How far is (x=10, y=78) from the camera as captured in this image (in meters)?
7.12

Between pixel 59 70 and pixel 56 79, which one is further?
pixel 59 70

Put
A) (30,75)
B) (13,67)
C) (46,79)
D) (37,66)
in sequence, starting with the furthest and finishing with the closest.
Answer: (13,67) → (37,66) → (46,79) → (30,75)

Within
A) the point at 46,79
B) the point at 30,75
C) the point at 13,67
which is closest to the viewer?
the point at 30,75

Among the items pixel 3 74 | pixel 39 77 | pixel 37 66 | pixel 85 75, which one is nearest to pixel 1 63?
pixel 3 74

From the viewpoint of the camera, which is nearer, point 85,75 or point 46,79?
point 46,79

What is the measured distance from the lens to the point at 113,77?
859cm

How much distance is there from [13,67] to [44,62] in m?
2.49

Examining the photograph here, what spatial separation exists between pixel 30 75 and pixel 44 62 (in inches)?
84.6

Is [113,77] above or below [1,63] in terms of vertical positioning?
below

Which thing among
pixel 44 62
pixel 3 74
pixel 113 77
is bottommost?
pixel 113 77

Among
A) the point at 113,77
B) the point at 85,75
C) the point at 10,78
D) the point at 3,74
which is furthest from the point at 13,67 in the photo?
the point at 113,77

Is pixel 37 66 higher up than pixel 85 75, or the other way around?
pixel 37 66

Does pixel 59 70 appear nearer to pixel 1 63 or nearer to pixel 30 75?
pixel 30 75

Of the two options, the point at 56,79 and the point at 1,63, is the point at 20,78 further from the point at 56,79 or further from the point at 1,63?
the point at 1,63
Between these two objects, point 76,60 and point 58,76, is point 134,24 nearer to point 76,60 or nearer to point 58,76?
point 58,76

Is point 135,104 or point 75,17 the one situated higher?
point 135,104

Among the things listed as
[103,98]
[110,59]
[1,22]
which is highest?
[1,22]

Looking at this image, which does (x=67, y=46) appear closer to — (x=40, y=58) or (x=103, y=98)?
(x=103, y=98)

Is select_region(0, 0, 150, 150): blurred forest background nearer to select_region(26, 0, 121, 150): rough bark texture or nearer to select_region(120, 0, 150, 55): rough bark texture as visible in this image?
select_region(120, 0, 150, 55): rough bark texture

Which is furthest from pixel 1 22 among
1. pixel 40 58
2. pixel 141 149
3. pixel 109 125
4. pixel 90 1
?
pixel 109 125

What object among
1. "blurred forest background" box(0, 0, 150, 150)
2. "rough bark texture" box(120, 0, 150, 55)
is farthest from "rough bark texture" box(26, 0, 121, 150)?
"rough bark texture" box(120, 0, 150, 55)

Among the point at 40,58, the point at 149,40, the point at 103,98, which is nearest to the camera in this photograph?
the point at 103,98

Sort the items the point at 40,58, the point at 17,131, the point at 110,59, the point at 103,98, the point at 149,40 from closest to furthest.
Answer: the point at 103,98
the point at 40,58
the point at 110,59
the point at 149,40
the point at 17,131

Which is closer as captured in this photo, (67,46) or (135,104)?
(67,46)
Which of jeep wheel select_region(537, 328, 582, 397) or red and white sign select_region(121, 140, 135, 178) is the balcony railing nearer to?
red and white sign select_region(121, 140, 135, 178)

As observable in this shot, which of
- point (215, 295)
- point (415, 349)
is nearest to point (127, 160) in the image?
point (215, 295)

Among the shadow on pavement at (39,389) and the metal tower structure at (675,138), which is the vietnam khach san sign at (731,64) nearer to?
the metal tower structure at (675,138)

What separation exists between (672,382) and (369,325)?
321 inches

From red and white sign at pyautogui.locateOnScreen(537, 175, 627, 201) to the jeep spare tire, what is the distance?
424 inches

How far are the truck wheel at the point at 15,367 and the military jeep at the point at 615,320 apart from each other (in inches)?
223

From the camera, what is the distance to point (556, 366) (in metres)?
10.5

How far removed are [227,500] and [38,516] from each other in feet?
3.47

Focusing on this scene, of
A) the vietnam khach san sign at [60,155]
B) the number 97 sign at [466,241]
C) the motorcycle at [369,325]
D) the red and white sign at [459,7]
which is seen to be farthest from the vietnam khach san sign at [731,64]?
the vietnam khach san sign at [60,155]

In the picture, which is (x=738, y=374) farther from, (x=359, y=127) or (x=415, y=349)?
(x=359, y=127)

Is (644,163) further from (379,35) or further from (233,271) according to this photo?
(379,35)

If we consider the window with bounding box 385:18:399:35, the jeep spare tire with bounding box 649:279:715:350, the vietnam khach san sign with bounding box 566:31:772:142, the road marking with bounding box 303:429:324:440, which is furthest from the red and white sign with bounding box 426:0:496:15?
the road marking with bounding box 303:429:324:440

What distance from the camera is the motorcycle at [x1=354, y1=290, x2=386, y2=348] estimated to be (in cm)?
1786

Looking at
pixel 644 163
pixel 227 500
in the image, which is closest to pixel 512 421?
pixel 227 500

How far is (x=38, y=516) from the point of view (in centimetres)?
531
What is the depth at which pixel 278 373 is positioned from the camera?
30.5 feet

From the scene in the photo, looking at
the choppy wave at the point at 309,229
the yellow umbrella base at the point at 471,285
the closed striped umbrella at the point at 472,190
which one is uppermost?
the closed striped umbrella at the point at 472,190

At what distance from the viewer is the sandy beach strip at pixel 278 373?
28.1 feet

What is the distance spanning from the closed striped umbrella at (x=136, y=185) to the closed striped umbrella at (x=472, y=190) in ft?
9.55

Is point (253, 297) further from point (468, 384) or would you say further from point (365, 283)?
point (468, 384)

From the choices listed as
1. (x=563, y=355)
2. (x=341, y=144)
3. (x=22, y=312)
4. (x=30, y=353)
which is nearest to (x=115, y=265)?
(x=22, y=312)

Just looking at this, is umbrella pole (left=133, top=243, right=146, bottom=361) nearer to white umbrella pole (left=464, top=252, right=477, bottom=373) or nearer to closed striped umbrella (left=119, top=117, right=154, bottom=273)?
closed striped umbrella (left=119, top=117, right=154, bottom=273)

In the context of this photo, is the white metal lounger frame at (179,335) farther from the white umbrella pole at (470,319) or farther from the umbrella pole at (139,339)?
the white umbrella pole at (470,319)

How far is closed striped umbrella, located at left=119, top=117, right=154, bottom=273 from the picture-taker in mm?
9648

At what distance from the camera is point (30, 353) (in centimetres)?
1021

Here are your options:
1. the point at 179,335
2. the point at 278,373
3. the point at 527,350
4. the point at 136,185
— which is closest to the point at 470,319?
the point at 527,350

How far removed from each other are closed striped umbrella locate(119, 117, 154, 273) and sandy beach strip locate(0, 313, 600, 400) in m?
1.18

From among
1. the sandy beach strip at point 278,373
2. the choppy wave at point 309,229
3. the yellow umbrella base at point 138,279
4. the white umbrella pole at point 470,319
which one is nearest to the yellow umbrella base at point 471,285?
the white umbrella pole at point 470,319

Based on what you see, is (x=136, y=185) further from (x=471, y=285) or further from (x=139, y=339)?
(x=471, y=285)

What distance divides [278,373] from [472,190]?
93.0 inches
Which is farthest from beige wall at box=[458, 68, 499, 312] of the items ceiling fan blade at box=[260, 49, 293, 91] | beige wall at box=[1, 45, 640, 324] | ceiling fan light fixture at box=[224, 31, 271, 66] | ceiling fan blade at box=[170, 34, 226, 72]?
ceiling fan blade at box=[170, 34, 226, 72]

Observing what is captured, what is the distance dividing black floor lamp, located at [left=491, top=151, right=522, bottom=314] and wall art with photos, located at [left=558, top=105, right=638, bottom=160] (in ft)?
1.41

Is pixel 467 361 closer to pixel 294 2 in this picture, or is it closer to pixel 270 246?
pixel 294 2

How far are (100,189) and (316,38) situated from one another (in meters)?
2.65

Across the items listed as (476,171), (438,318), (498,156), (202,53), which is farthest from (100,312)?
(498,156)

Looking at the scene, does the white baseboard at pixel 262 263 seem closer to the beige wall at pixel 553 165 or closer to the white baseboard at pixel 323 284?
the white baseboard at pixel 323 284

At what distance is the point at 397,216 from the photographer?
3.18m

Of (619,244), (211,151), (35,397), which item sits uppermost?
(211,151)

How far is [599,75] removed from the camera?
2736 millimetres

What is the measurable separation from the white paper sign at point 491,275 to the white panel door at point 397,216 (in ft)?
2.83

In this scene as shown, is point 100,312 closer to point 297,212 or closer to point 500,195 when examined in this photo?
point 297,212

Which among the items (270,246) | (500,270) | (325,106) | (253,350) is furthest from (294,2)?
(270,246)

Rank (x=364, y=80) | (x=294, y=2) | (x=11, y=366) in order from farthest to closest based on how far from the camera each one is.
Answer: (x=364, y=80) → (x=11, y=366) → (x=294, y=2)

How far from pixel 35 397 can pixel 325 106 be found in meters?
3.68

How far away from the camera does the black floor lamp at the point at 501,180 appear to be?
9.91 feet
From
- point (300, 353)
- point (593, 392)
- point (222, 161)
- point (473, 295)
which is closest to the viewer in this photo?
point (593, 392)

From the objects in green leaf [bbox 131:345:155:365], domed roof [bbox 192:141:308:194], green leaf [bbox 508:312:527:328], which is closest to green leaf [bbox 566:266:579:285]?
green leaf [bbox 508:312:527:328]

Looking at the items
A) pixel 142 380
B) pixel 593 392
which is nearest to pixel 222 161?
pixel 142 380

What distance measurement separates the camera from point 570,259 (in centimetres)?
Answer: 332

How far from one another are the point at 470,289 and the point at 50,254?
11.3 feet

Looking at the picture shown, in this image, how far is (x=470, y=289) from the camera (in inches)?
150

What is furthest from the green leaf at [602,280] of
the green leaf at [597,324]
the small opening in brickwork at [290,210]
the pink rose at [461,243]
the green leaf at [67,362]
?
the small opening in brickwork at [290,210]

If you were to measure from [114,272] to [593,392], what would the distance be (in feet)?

===============

> _OBJETIVO PLANTEADO_
Vuelve a escribir las líneas del material, empezando por la que contiene "Based on what" y siguiendo hasta la que contiene "93.0 inches", ambas incluidas, sin omitir ninguna. Multiplica por 2,45 solo las coordenadas y distancias de los resultados y redondea cada valor a los decimales que tenía, con las mitades hacia arriba.

> _RESPUESTA_
Based on what you see, is (x=136, y=185) further from (x=471, y=285) or further from (x=139, y=339)?
(x=1154, y=698)

What distance divides [278,373] from [472,190]?
227.9 inches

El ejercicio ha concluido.